Given the compromise to the PS2's adversarial mode, you might be thinking that the single-player mode's graphics will also be noticeably lacking in comparison with the jaw-dropping graphics seen on the PC and Xbox. Think again. Thanks to a hefty amount of R&D, and probably some sacrificial offering to the god of PS2 graphics, Chaos Theory for the PS2 looks remarkably close to its Xbox counterpart, despite the fact that the work-in-progress version of the game that we saw was several weeks behind the Xbox version also on display. Ubisoft Montreal's crack team of developers has managed to re-create much of the appearance of its shiny, normal-mapped Xbox cousin to impressive effect. An all-new engine has allowed the team to nail the visual staples such as specular highlights, dramatic lighting, and detailed textures quite nicely. At the same time, the robust engine has managed to coax more performance out of the PlayStation 2, resulting in some stunning light-refraction effects that make for impressive views through warped glass and heat effects.
More importantly, a newly created technique, dubbed "geo texturing," has allowed Chaos Theory to mimic the normal mapping on the Xbox using a real-time 3D mesh that's textured on the fly.

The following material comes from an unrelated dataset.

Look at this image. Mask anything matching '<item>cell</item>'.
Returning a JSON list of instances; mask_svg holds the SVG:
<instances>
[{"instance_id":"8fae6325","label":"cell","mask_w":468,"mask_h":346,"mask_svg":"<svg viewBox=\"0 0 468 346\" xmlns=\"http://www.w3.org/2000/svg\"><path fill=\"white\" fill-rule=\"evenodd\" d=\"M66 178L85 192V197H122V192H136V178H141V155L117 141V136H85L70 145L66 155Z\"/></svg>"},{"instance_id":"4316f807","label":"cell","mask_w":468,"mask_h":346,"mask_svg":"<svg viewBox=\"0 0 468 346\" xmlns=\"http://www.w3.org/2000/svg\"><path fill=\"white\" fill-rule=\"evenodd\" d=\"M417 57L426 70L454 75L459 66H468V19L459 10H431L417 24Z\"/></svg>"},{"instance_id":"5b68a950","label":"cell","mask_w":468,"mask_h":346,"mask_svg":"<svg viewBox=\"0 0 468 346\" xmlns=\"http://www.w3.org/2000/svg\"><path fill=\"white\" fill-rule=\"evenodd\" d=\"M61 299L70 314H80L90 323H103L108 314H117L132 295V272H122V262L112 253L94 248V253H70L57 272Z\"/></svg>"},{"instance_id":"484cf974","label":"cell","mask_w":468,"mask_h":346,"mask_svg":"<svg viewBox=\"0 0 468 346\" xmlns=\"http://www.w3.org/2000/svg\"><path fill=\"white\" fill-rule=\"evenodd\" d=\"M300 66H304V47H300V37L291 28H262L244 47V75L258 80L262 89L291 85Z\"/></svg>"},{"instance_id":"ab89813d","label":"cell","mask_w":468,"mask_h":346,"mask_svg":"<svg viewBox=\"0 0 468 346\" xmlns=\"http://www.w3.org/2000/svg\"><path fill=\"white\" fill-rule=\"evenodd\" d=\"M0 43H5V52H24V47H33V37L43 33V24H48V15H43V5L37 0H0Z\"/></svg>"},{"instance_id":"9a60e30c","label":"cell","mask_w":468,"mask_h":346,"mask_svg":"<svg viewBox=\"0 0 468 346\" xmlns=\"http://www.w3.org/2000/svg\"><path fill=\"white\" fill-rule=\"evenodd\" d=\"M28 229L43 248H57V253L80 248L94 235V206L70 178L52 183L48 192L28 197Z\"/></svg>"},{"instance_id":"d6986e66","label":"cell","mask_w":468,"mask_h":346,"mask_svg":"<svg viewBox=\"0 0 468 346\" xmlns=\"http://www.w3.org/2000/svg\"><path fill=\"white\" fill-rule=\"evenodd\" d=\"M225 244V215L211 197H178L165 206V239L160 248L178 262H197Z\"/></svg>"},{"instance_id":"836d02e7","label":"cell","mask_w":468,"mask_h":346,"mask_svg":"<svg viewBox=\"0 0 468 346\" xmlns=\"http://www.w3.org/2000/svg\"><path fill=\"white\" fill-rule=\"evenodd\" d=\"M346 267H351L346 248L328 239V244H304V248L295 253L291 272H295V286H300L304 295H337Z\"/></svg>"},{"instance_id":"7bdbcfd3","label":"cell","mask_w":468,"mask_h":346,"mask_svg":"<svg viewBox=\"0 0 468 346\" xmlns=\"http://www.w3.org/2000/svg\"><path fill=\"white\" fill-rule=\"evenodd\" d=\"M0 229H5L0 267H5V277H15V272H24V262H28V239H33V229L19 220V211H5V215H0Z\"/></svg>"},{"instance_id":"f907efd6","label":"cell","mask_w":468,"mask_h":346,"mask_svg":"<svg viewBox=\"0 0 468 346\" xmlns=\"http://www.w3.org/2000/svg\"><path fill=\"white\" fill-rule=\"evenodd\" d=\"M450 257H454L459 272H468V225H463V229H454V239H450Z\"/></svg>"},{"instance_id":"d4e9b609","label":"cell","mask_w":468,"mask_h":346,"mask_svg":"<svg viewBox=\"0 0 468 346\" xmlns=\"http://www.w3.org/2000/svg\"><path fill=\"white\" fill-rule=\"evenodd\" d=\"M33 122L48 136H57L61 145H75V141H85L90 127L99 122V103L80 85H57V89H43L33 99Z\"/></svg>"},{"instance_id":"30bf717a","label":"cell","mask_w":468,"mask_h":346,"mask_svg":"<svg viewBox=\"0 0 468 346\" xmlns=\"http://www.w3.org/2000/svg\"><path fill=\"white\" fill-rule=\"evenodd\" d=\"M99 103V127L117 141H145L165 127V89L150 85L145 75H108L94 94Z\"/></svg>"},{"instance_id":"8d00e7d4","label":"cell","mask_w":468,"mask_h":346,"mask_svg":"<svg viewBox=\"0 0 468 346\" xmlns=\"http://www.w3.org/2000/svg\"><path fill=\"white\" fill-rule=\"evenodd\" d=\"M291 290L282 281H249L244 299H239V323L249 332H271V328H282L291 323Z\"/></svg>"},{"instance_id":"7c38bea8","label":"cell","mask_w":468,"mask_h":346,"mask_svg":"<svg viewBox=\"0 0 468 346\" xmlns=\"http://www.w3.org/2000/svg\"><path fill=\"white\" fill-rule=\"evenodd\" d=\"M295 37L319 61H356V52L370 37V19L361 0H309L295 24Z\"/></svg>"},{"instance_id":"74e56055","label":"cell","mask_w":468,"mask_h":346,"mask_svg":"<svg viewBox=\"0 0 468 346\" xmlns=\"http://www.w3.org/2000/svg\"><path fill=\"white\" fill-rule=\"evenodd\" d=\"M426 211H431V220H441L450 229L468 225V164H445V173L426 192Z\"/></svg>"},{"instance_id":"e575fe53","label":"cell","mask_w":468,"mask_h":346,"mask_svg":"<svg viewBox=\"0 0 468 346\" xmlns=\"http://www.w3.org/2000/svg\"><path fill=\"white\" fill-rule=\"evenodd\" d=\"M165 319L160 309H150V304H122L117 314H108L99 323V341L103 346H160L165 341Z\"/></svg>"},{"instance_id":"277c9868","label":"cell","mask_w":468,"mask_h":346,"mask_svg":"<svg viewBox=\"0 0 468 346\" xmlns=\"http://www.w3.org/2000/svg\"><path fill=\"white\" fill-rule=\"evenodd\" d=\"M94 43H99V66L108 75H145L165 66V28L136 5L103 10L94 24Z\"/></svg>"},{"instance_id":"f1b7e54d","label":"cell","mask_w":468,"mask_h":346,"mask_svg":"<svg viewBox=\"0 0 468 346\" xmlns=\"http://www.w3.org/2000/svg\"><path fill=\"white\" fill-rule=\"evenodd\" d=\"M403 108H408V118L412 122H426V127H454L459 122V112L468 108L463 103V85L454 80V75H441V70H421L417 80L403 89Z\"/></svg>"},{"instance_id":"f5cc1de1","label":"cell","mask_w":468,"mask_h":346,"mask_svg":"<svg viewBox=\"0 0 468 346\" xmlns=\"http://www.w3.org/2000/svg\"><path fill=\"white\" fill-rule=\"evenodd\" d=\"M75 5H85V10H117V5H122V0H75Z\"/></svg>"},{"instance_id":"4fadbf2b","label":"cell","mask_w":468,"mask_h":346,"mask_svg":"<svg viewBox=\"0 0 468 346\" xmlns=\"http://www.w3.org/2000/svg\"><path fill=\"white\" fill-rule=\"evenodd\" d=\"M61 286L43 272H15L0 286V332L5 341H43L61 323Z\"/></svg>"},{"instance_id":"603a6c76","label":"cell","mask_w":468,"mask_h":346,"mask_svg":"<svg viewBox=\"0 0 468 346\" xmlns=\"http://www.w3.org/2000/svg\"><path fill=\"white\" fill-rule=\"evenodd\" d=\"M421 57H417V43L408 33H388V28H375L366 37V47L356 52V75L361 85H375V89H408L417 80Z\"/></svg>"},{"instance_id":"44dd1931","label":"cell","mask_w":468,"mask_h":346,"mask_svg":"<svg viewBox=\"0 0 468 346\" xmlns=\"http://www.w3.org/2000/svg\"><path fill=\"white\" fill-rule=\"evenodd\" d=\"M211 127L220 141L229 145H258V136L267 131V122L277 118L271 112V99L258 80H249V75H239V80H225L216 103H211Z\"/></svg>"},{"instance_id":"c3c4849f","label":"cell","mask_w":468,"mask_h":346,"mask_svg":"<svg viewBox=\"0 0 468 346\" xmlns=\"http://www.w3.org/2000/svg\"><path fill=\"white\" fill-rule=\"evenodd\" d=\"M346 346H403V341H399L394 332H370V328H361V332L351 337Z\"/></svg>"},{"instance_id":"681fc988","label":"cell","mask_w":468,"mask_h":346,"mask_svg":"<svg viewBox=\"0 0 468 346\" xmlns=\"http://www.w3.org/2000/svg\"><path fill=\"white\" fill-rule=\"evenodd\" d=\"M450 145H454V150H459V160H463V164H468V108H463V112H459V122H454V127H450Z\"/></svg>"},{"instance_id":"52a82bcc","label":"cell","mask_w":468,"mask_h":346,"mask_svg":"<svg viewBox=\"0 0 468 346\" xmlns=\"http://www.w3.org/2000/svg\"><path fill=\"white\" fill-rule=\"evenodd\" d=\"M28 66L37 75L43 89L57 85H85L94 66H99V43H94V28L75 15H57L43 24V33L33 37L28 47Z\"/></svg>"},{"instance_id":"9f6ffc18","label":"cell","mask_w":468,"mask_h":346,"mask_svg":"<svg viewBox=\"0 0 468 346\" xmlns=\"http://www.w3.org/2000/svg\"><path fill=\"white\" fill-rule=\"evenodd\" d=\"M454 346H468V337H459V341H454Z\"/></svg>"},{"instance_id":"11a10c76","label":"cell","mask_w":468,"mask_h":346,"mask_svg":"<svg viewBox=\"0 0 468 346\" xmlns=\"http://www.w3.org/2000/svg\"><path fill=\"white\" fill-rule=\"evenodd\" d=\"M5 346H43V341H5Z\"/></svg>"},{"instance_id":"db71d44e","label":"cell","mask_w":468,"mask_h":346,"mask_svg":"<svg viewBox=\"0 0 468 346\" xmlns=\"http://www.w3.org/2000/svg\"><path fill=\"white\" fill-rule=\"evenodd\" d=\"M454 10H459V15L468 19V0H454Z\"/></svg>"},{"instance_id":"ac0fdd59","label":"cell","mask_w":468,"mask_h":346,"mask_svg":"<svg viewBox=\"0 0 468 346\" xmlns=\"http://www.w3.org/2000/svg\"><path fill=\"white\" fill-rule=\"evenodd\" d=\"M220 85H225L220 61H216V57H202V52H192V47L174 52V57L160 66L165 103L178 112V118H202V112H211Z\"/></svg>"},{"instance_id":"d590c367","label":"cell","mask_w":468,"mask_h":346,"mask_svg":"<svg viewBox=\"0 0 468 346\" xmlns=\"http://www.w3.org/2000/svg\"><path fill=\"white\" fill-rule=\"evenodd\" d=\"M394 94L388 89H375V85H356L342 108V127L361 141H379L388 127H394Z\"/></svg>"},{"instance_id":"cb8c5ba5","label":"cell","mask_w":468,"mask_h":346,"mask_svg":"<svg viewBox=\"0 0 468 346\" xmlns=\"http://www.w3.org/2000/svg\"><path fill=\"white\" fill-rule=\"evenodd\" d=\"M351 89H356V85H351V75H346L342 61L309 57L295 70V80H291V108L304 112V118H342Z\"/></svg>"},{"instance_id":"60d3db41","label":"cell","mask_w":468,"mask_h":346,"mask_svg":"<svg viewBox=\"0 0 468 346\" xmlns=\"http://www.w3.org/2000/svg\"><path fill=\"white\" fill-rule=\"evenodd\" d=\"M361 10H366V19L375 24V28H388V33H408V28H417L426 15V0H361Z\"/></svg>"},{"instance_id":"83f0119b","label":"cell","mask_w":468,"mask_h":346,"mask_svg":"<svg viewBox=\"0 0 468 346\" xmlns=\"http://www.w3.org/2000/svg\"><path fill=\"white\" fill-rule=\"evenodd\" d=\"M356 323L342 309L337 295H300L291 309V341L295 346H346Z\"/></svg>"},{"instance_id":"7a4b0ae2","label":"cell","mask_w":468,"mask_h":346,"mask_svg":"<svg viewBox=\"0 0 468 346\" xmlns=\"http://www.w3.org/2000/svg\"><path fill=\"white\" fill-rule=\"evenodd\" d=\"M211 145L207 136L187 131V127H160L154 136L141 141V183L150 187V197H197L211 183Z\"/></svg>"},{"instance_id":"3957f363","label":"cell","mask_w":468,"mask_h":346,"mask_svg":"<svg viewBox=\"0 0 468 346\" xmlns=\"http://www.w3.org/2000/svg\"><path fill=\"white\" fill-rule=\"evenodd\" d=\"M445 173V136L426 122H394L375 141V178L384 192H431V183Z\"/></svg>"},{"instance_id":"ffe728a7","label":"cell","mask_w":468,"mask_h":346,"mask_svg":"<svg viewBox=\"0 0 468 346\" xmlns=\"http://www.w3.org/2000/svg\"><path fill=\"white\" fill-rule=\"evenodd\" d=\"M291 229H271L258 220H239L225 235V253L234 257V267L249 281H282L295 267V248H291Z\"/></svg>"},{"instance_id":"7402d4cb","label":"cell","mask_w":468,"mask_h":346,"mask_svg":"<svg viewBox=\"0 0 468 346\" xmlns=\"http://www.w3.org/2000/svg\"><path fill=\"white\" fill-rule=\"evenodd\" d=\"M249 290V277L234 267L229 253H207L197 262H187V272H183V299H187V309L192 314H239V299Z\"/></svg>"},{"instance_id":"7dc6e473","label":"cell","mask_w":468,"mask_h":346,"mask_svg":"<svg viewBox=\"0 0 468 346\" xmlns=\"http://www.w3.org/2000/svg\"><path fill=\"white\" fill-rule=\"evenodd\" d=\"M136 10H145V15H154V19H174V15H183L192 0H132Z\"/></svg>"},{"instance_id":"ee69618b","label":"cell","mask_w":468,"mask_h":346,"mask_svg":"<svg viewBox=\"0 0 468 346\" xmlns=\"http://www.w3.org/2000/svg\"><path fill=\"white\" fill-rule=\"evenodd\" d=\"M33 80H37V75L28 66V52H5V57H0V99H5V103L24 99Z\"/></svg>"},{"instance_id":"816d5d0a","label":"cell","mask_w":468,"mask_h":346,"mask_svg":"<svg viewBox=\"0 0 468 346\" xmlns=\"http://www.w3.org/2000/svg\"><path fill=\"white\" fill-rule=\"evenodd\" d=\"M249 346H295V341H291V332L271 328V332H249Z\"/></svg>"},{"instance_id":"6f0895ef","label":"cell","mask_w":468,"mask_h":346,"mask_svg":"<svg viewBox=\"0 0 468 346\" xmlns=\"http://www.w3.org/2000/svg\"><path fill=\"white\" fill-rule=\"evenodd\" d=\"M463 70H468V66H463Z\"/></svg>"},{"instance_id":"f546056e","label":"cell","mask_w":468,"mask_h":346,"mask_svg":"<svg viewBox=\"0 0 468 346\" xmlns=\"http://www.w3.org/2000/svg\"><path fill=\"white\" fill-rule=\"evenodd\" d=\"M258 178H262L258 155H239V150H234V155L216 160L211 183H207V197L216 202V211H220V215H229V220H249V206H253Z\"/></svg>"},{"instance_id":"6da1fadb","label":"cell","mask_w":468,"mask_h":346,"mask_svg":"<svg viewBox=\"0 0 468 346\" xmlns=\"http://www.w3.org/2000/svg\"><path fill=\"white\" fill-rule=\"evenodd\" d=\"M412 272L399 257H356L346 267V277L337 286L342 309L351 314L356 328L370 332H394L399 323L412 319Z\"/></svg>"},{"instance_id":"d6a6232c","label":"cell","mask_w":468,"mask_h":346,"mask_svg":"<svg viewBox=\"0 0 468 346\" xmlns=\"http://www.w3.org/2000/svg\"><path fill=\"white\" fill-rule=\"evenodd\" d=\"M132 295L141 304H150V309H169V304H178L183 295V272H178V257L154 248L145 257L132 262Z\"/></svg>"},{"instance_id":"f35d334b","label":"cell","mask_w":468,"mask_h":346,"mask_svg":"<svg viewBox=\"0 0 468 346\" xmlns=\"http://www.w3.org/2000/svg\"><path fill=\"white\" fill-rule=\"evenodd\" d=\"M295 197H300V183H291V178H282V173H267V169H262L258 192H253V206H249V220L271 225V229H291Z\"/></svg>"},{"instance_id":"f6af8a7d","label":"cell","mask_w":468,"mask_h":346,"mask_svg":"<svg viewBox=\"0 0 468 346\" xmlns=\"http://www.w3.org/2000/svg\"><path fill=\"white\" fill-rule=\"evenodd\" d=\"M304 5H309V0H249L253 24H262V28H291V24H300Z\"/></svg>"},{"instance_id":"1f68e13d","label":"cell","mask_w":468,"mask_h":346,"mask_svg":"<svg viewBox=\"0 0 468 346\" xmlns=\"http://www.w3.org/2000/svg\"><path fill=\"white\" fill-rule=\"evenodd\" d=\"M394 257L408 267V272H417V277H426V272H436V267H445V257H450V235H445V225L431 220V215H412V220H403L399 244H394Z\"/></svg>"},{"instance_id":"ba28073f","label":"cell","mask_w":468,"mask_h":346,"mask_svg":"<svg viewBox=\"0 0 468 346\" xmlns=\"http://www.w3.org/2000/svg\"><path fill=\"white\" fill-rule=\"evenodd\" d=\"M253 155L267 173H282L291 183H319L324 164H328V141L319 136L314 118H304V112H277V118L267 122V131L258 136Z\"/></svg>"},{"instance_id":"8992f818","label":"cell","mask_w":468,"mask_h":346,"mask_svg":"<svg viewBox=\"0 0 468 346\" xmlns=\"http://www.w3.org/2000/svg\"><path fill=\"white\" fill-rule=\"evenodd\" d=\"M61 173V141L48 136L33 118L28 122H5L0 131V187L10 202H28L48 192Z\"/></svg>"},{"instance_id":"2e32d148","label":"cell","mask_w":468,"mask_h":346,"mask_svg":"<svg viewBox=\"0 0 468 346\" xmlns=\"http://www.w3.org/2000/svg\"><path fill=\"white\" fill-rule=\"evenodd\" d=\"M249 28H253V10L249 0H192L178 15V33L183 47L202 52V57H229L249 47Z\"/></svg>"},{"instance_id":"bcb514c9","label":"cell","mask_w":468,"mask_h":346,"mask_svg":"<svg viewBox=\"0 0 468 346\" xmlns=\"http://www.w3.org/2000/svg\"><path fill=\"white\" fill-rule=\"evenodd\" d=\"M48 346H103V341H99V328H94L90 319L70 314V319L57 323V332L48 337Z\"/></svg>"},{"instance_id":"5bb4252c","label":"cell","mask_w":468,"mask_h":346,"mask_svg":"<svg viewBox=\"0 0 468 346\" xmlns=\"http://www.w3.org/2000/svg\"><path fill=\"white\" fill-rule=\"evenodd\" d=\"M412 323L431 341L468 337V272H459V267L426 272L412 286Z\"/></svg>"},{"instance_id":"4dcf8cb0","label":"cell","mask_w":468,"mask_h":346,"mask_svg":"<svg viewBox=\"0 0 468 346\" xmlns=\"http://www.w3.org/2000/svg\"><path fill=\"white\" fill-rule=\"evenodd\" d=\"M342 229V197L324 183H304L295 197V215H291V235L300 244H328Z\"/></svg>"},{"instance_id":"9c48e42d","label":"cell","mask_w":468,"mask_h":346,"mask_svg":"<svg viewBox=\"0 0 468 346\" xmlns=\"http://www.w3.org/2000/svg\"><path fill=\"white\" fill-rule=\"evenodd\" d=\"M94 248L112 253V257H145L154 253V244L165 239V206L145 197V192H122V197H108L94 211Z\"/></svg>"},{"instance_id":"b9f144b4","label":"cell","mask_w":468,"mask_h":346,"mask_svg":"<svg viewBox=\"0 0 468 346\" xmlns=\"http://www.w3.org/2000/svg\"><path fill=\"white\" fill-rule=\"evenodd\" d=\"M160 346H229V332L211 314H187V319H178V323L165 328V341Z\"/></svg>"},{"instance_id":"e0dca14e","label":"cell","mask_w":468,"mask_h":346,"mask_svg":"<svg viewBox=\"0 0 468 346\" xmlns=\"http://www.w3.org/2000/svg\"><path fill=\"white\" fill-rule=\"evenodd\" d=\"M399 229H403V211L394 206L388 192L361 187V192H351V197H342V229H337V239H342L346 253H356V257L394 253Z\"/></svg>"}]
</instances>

The end result is the same look as the Xbox's normal maps, done in real 3D, which doesn't tax the PS2 as much as traditional techniques would. The cherry on top of the whole package is a stunning new water effect that is quite possibly the most stunning water we've seen on the PS2 to date--yes, even better than the water in Splashdown and Baldur's Gate. The effect is actually more dynamic than what we've seen on the PC and Xbox versions and features waves and ripples that naturally react to movement. While there were obviously some rough spots to the game's frame rate, what we've seen so far has us hopeful and more than a little excited to see the final product. If the frame rate can be locked down, Chaos Theory should be one amazing-looking PS2 game when it hits.
The audio in the prerelease version of the game that we saw was a placeholder, with just bits and pieces of music and a meaty chunk of voice on top of the environmental and weapon sounds you'd expect to hear. Still, Chaos Theory's audio sounds more robust than Pandora's already, and features a good variety of enemy chatter that you'll hear as you slink around. We're also fans of some of the one-liners that Sam and his foes spout from time to time. Although it's still rough, we're certainly pleased with the direction that the audio in Chaos Theory is headed.
At this point we'd like to think that there's little doubt that Splinter Cell Chaos Theory will be one to watch when it hits this March. The game's eye-popping visuals are matched by solid gameplay and engaging multiplayer options. Like its predecessor, the game is anything but a cookie-cutter sequel that's been quickly cranked out. Ubi Montreal and Ubi Annecy appear to be firing on all pistons once again, which means good things for Chaos Theory. Splinter Cell Chaos Theory is slated to ship this March for the GameCube, PC, PlayStation 2, and Xbox. Look for more on the game soon.